# [SOLVED] Kensington MouseWorks 6.2.2 and Vista



## Sven2157 (Feb 10, 2009)

I just had to reinstall Windows Vista Ultimate, and it got me thinking about my Expert Trackball by Kensington. Then I remembered the emails and customer service I recieved from those jerks, when I upgraded to Vista! :upset: It wasn't pretty! :wink: I was basically told that there would NEVER be a Vista MouseWorks from them and it wasn't their problem! :upset: 

I then thought, "There has to be others that need this information!" and searched TSF forums to find no answers. I searched the internet looking for the solution with no luck or what I had found here. :sigh:

But then I remembered ONE of the reasons I like Windows! It is "Backward Compatible" and I found a work around for it months ago. I figured that others would have too, but that doesn't seem to be the case.
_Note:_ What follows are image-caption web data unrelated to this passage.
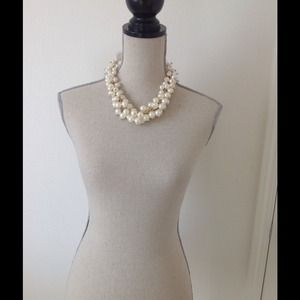 Beautiful fashion pearl necklace set.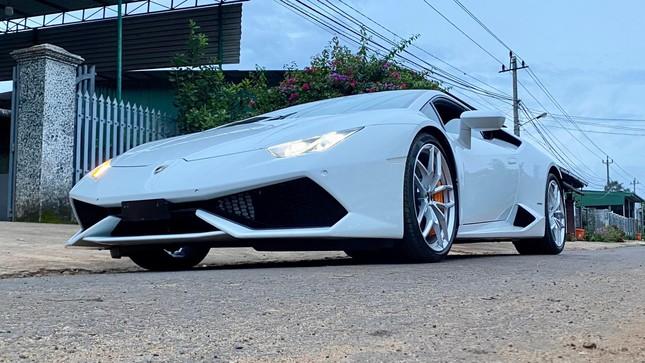 Xôn xao vụ 9X phố núi tậu Lamborghini: 'Phấn đấu năm sau mua thêm siêu xe Ferrari' ảnh 2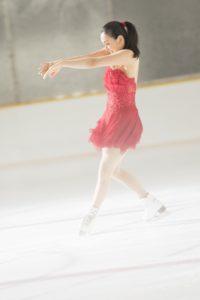 ガーナミルクチョコレート 新CM「真っ赤って、ときめき。浅田真央スケート」篇より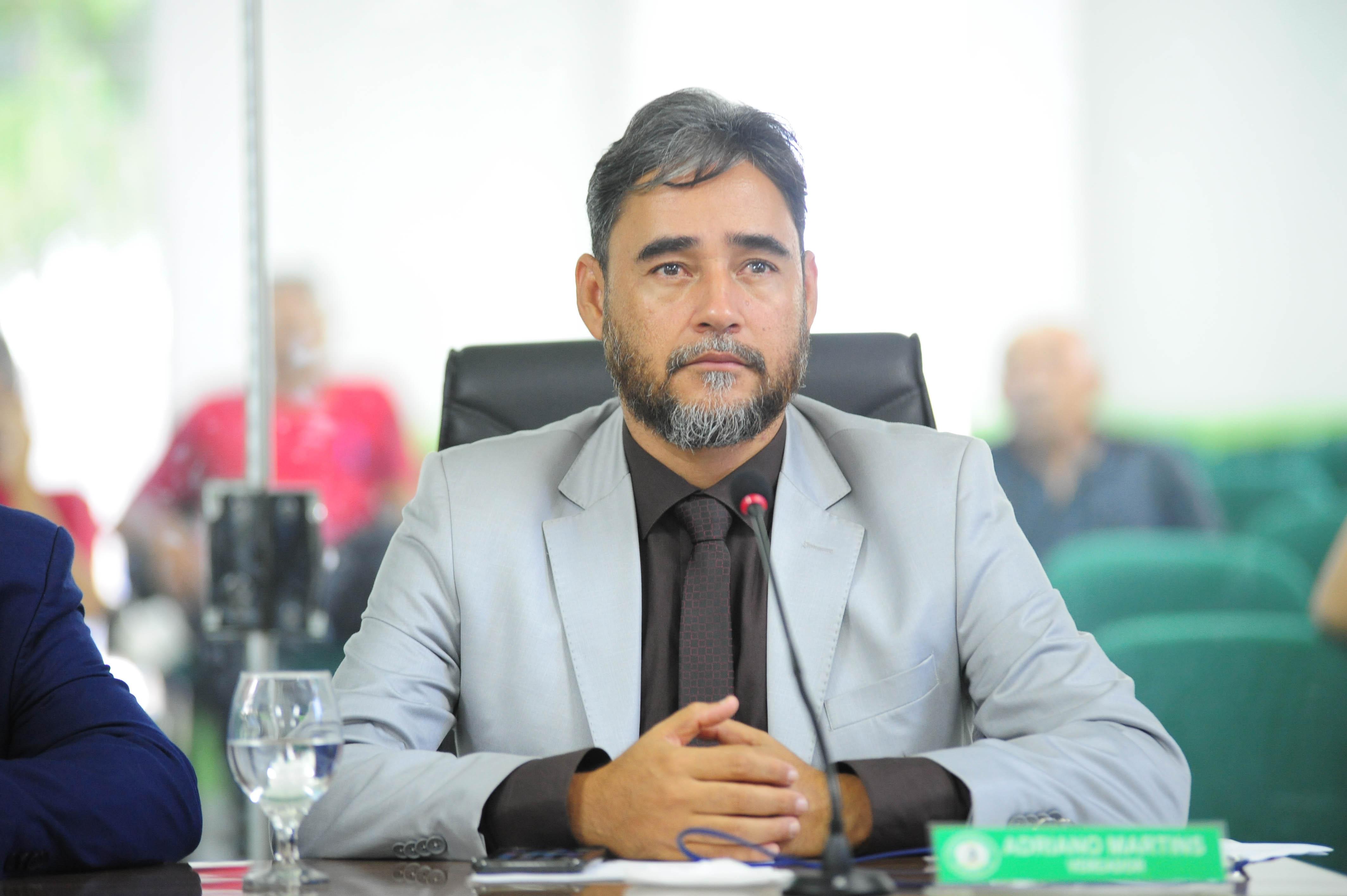 Em nota, Adriano Martins diz que desrespeito de Ney Suassuna foi motivado pela inveja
Well, now MouseWorks 6.2.2 works flawlessly on Vista Ultimate and I would like to share it with everyone...

Here is what you do...

1. - Go to Kensington arrowl: this link is for the United States) and download the "Kensington MouseWorks 6.2.2 for Windows XP, 2000". Save it to your desktop.
2. - Creat a folder on your desktop (Right-Click, then hit "W" and "F" keys for the shortcut), and call it whatever you want.
3. - Extract the .ZIP, even though it says it is an .EXE, it is a "Self Extracting .ZIP file", to the new folder you just created.
4. - Open the folder up and locate the "Setup.exe" file.
5. - Right-click the "Setup.exe" and choose the "Compatibility" tab.
6. - Check the box that says "Run this program in compatibility mode for:" and make sure that "Windows XP (Service Pack 2) is selected in the dropdown.








7. - Click "Ok" and now Right-Click the Setup again.
8. - This time choose "Run as administrator"
9.- When setup is complete, you will be prompted to reboot, so go ahead and reboot.
10 - When back at your desktop, MouseWorks will guide you through the rest... :1angel:

Enjoy!


----------